# I am seriously allergic to fish and peanuts



## mvkj

Hi,
I am going to Korea this weekend and I am severely allergic to fish and peanuts. Can someone please help me to correct the below? (I used Google translate)
Many thanks!!

나는 물고기와 땅콩에 심각하게 알레르기가 있습니다. 나는 물고기 또는 땅콩을 포함한 음식을 먹을 때 심각한 반응을 겪습니다. 이것은 생선 소스, 다시와 된장국을 포함합니다.

나는 먹을 수 있고 조개류, 정제 된 땅콩 기름 및 다른 견과류에 알레르기가 없습니다.

Want to say:
"I am seriously allergic to fish and peanuts. I suffer from serious reaction when I eat food containing fish or peanuts.
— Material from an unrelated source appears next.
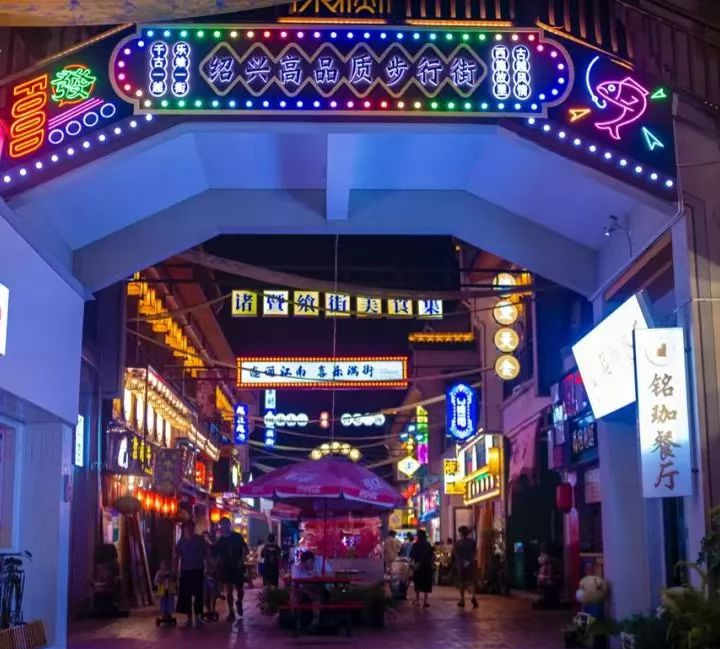 微信图片_20230110123145.png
This includes fish sauce, dashi and miso soup. 

I can eat and I am not allergic to shellfish, refined peanut oil and other nuts."


----------



## user829220

저는 물고기와 땅콩에 정말 심각한 알레르기가 있습니다. 
이것들은 주로 생선 소스나 다시, 된장국에 들어있어요. 
하지만 조개류나 정제된 땅콩기름, 다른 견과류에는 알레르기 반응이 없고 먹을 수 있습니다. 
신경 써주셔서 감사합니다.(Thanks for your care)

In Korea, we usually don’t think that allergic reaction is serious. 
You MUST tell them very seriously.


----------



## boomluck

mvkj said:


> I suffer from serious reaction when I eat food containing fish or peanuts.



저는 생선이나 땅콩류가 들어간 음식을 먹을 때 심각한 반응을 겪습니다. 

There was one missing sentence, so I am just adding it to complete.


----------